Il Premio Nazionale “Nati per la Musica” è un riconoscimento bandito dal Cantiere Musicale Internazionale APS di Mileto e dal Programma “Nati per la Musica” (promosso dal Centro per la Salute delle Bambine e dei Bambini e dall’Associazione Culturale Pediatri) in collaborazione con l’associazione Libellula Afasp di Catanzaro e con il patrocinio del Comune di Mileto, della Federazione Italiana Medici Pediatri Calabria e dell’Unione Nazionale Associazioni per la Salute mentale. Ma vanta anche una collaborazione internazionale con l’Institut Royal Supérieur de Musique et Pédagogie di Namur (Belgio).
L’obiettivo del premio è «offrire un riconoscimento alla migliore realtà progettuale, su scala nazionale, che abbia saputo far propri e diffondere i fondamenti del programma nazionale “Nati per la Musica”, che promuove le buone pratiche musicali in famiglia come strumento di relazione dalla gravidanza ai 6 anni».

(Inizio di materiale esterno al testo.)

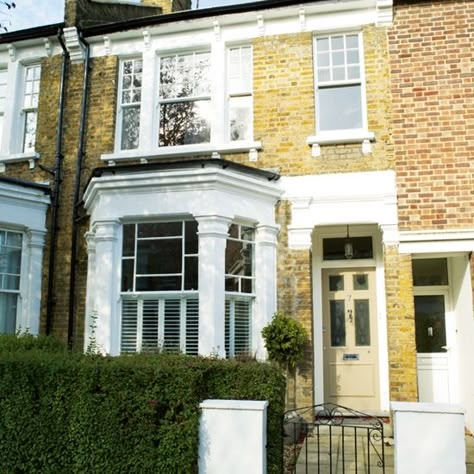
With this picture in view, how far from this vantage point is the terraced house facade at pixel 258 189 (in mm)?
7973

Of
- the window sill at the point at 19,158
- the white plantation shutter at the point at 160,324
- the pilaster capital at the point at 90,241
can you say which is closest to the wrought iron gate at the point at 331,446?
the white plantation shutter at the point at 160,324

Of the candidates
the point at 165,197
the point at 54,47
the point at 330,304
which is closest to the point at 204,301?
the point at 165,197

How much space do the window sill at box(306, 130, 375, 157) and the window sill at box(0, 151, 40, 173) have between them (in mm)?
5009

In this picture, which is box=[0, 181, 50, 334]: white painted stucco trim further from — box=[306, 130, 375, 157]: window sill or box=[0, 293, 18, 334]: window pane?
box=[306, 130, 375, 157]: window sill

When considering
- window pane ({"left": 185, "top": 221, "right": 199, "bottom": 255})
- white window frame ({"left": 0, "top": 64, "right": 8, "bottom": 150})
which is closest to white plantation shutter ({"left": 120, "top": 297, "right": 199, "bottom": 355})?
window pane ({"left": 185, "top": 221, "right": 199, "bottom": 255})

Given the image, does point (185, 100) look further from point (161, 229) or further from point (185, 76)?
point (161, 229)

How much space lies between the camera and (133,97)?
9797mm

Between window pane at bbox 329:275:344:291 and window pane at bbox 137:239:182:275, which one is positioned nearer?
window pane at bbox 137:239:182:275

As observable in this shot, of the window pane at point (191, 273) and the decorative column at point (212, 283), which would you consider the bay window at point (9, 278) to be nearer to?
the window pane at point (191, 273)

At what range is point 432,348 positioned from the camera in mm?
8797

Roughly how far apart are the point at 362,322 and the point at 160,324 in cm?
338

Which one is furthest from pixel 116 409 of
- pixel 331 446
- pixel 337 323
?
pixel 337 323

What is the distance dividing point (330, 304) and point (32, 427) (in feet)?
18.1

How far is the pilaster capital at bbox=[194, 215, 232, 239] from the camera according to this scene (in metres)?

Nella scelta del progetto vincitore la giuria ha tenuto conto «dell’impatto delle attività in contesti di povertà educativa, isolamento sociale della famiglia, situazioni in cui bambine e bambini non frequentano agenzie educative prescolari e a rischio dispersione, incluse quelle legate a condizioni di disabilità psicofisiche di minori e/o adulti di riferimento e in tutti i casi di fragilità familiare e della capacità dei progetti locali di garantire, in tali contesti, un significativo rafforzamento del rapporto genitore/figlio e un concreto sostegno alla genitorialità».
ASSEGNATO IL PREMIO NAZIONALE NATI PER LA MUSICA 2025, I COMMENTI DEGLI ORGANIZZATORI
«Il Premio Nazionale NpM, alla sua seconda edizione – ha dichiarato Rita Emanuela Galvagno Referente Regionale NpM Calabria – costituisce un importante riconoscimento per chi opera a sostegno di famiglie e bambini, in contesti di povertà educativa e rischio di dispersione scolastica. Ascoltare le testimonianze dei finalisti che hanno riconosciuto il ruolo fondamentale di supporto alla genitorialità, rivestito da operatori e volontari, ci inorgoglisce e rende consapevoli del forte impatto sociale che il programma nazionale NpM riveste». Giorgio Tamburini, presidente del Centro per la Salute delle Bambine e dei Bambini onlus, ha espresso soddisfazione per la crescita dell’iniziativa. «C’è ancora molto da fare e lo sappiamo ma anche i piccoli semi piantati attraverso questo Premio sono preziosi.
Il riconoscimento assegnato a una Casa di detenzione – all’interno della quale suoni e libri sono “ponte” per una relazione profonda – ne è un nuovo piccolo germoglio». Anche il sindaco di Mileto ha espresso soddisfazione per un progetto «eccezionale». Perché «rivolgersi ai bambini è come segnare nelle future generazioni momenti di crescita molto significativi sin dai primi anni di vita, che certamente saranno buon viatico per il loro futuro».